* **What to do**
Each line below has to be set down again exactly.

[Records — start]

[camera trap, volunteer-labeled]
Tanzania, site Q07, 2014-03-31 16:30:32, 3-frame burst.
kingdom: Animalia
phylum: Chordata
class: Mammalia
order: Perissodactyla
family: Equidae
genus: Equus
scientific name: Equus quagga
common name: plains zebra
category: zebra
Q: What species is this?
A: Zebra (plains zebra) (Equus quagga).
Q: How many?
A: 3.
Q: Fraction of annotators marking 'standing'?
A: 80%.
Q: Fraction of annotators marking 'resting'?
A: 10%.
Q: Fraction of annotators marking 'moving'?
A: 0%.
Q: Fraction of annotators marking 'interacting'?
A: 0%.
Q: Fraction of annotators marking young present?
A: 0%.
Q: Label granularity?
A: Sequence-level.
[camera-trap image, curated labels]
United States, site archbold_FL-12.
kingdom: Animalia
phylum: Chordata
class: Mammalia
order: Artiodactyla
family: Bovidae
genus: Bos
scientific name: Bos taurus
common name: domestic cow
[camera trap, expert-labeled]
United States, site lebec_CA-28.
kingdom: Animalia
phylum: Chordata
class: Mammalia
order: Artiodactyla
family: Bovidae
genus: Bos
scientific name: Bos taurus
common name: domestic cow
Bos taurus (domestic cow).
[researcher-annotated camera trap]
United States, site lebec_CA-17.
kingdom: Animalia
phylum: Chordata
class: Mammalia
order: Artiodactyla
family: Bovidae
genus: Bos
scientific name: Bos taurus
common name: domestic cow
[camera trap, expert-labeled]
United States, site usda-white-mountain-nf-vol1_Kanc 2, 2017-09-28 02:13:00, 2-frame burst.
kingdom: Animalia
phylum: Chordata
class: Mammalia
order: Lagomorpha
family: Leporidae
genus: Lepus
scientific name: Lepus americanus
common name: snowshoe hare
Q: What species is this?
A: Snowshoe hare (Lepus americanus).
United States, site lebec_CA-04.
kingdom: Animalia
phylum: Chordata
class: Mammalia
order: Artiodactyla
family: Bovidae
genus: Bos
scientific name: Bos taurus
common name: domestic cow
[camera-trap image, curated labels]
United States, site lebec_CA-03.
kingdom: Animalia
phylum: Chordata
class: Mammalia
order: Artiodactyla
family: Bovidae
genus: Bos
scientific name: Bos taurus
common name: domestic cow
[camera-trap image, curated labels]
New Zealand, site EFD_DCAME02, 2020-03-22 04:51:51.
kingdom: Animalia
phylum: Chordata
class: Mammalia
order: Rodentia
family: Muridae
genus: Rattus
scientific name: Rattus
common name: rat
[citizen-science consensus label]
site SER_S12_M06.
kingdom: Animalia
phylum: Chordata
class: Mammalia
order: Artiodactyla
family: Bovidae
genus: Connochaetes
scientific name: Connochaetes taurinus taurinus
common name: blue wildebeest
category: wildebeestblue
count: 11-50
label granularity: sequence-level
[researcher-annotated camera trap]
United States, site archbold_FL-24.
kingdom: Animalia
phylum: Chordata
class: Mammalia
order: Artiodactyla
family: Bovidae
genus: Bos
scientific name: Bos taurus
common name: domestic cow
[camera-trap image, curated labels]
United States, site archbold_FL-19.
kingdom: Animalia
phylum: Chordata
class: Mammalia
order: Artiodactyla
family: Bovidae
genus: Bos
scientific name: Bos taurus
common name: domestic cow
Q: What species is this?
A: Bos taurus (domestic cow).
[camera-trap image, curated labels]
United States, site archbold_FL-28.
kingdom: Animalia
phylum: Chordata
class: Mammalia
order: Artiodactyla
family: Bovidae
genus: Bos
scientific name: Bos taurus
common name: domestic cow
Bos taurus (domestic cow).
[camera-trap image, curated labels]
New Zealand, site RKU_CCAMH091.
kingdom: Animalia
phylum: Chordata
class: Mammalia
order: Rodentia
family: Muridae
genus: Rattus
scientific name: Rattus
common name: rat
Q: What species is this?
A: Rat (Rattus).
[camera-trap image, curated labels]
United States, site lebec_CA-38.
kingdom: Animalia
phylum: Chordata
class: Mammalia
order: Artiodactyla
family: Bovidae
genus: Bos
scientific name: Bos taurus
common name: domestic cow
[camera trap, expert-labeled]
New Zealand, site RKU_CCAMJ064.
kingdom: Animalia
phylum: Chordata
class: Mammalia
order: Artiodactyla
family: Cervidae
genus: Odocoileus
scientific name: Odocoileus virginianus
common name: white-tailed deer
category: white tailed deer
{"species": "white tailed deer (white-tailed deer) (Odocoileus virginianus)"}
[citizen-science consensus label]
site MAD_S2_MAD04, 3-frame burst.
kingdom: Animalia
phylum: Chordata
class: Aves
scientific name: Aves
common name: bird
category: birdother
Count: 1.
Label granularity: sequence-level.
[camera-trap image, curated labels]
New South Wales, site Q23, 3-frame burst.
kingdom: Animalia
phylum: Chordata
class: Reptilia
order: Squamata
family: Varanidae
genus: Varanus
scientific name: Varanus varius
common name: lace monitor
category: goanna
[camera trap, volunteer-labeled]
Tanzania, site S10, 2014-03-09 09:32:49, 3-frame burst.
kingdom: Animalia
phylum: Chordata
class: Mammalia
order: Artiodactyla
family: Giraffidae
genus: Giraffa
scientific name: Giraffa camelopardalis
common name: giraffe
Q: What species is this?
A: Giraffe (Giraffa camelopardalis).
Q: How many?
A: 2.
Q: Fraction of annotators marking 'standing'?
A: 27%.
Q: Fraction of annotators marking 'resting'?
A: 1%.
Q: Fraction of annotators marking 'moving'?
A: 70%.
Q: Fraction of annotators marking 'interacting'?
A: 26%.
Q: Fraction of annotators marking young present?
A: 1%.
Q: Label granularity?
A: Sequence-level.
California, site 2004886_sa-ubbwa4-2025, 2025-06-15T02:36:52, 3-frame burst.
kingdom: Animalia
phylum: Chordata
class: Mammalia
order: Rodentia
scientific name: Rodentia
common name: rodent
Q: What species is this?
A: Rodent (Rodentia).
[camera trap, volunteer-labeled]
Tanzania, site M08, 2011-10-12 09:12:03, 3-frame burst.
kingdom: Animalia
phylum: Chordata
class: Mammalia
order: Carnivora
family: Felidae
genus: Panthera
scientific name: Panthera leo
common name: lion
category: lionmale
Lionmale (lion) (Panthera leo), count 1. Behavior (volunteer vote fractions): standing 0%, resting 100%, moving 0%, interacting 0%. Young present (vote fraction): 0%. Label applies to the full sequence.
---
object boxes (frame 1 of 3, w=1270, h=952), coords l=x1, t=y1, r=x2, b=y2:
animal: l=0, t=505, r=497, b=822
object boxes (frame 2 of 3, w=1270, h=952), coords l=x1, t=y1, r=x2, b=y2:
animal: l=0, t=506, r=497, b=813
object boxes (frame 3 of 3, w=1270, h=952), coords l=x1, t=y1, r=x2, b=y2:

[Records — finish]

* **Reply to the task**
[camera trap, volunteer-labeled]
Tanzania, site Q07, 2014-03-31 16:30:32, 3-frame burst.
kingdom: Animalia
phylum: Chordata
class: Mammalia
order: Perissodactyla
family: Equidae
genus: Equus
scientific name: Equus quagga
common name: plains zebra
category: zebra
Q: What species is this?
A: Zebra (plains zebra) (Equus quagga).
Q: How many?
A: 3.
Q: Fraction of annotators marking 'standing'?
A: 80%.
Q: Fraction of annotators marking 'resting'?
A: 10%.
Q: Fraction of annotators marking 'moving'?
A: 0%.
Q: Fraction of annotators marking 'interacting'?
A: 0%.
Q: Fraction of annotators marking young present?
A: 0%.
Q: Label granularity?
A: Sequence-level.
[camera-trap image, curated labels]
United States, site archbold_FL-12.
kingdom: Animalia
phylum: Chordata
class: Mammalia
order: Artiodactyla
family: Bovidae
genus: Bos
scientific name: Bos taurus
common name: domestic cow
[camera trap, expert-labeled]
United States, site lebec_CA-28.
kingdom: Animalia
phylum: Chordata
class: Mammalia
order: Artiodactyla
family: Bovidae
genus: Bos
scientific name: Bos taurus
common name: domestic cow
Bos taurus (domestic cow).
[researcher-annotated camera trap]
United States, site lebec_CA-17.
kingdom: Animalia
phylum: Chordata
class: Mammalia
order: Artiodactyla
family: Bovidae
genus: Bos
scientific name: Bos taurus
common name: domestic cow
[camera trap, expert-labeled]
United States, site usda-white-mountain-nf-vol1_Kanc 2, 2017-09-28 02:13:00, 2-frame burst.
kingdom: Animalia
phylum: Chordata
class: Mammalia
order: Lagomorpha
family: Leporidae
genus: Lepus
scientific name: Lepus americanus
common name: snowshoe hare
Q: What species is this?
A: Snowshoe hare (Lepus americanus).
United States, site lebec_CA-04.
kingdom: Animalia
phylum: Chordata
class: Mammalia
order: Artiodactyla
family: Bovidae
genus: Bos
scientific name: Bos taurus
common name: domestic cow
[camera-trap image, curated labels]
United States, site lebec_CA-03.
kingdom: Animalia
phylum: Chordata
class: Mammalia
order: Artiodactyla
family: Bovidae
genus: Bos
scientific name: Bos taurus
common name: domestic cow
[camera-trap image, curated labels]
New Zealand, site EFD_DCAME02, 2020-03-22 04:51:51.
kingdom: Animalia
phylum: Chordata
class: Mammalia
order: Rodentia
family: Muridae
genus: Rattus
scientific name: Rattus
common name: rat
[citizen-science consensus label]
site SER_S12_M06.
kingdom: Animalia
phylum: Chordata
class: Mammalia
order: Artiodactyla
family: Bovidae
genus: Connochaetes
scientific name: Connochaetes taurinus taurinus
common name: blue wildebeest
category: wildebeestblue
count: 11-50
label granularity: sequence-level
[researcher-annotated camera trap]
United States, site archbold_FL-24.
kingdom: Animalia
phylum: Chordata
class: Mammalia
order: Artiodactyla
family: Bovidae
genus: Bos
scientific name: Bos taurus
common name: domestic cow
[camera-trap image, curated labels]
United States, site archbold_FL-19.
kingdom: Animalia
phylum: Chordata
class: Mammalia
order: Artiodactyla
family: Bovidae
genus: Bos
scientific name: Bos taurus
common name: domestic cow
Q: What species is this?
A: Bos taurus (domestic cow).
[camera-trap image, curated labels]
United States, site archbold_FL-28.
kingdom: Animalia
phylum: Chordata
class: Mammalia
order: Artiodactyla
family: Bovidae
genus: Bos
scientific name: Bos taurus
common name: domestic cow
Bos taurus (domestic cow).
[camera-trap image, curated labels]
New Zealand, site RKU_CCAMH091.
kingdom: Animalia
phylum: Chordata
class: Mammalia
order: Rodentia
family: Muridae
genus: Rattus
scientific name: Rattus
common name: rat
Q: What species is this?
A: Rat (Rattus).
[camera-trap image, curated labels]
United States, site lebec_CA-38.
kingdom: Animalia
phylum: Chordata
class: Mammalia
order: Artiodactyla
family: Bovidae
genus: Bos
scientific name: Bos taurus
common name: domestic cow
[camera trap, expert-labeled]
New Zealand, site RKU_CCAMJ064.
kingdom: Animalia
phylum: Chordata
class: Mammalia
order: Artiodactyla
family: Cervidae
genus: Odocoileus
scientific name: Odocoileus virginianus
common name: white-tailed deer
category: white tailed deer
{"species": "white tailed deer (white-tailed deer) (Odocoileus virginianus)"}
[citizen-science consensus label]
site MAD_S2_MAD04, 3-frame burst.
kingdom: Animalia
phylum: Chordata
class: Aves
scientific name: Aves
common name: bird
category: birdother
Count: 1.
Label granularity: sequence-level.
[camera-trap image, curated labels]
New South Wales, site Q23, 3-frame burst.
kingdom: Animalia
phylum: Chordata
class: Reptilia
order: Squamata
family: Varanidae
genus: Varanus
scientific name: Varanus varius
common name: lace monitor
category: goanna
[camera trap, volunteer-labeled]
Tanzania, site S10, 2014-03-09 09:32:49, 3-frame burst.
kingdom: Animalia
phylum: Chordata
class: Mammalia
order: Artiodactyla
family: Giraffidae
genus: Giraffa
scientific name: Giraffa camelopardalis
common name: giraffe
Q: What species is this?
A: Giraffe (Giraffa camelopardalis).
Q: How many?
A: 2.
Q: Fraction of annotators marking 'standing'?
A: 27%.
Q: Fraction of annotators marking 'resting'?
A: 1%.
Q: Fraction of annotators marking 'moving'?
A: 70%.
Q: Fraction of annotators marking 'interacting'?
A: 26%.
Q: Fraction of annotators marking young present?
A: 1%.
Q: Label granularity?
A: Sequence-level.
California, site 2004886_sa-ubbwa4-2025, 2025-06-15T02:36:52, 3-frame burst.
kingdom: Animalia
phylum: Chordata
class: Mammalia
order: Rodentia
scientific name: Rodentia
common name: rodent
Q: What species is this?
A: Rodent (Rodentia).
[camera trap, volunteer-labeled]
Tanzania, site M08, 2011-10-12 09:12:03, 3-frame burst.
kingdom: Animalia
phylum: Chordata
class: Mammalia
order: Carnivora
family: Felidae
genus: Panthera
scientific name: Panthera leo
common name: lion
category: lionmale
Lionmale (lion) (Panthera leo), count 1. Behavior (volunteer vote fractions): standing 0%, resting 100%, moving 0%, interacting 0%. Young present (vote fraction): 0%. Label applies to the full sequence.
---
object boxes (frame 1 of 3, w=1270, h=952), coords l=x1, t=y1, r=x2, b=y2:
animal: l=0, t=505, r=497, b=822
object boxes (frame 2 of 3, w=1270, h=952), coords l=x1, t=y1, r=x2, b=y2:
animal: l=0, t=506, r=497, b=813
object boxes (frame 3 of 3, w=1270, h=952), coords l=x1, t=y1, r=x2, b=y2:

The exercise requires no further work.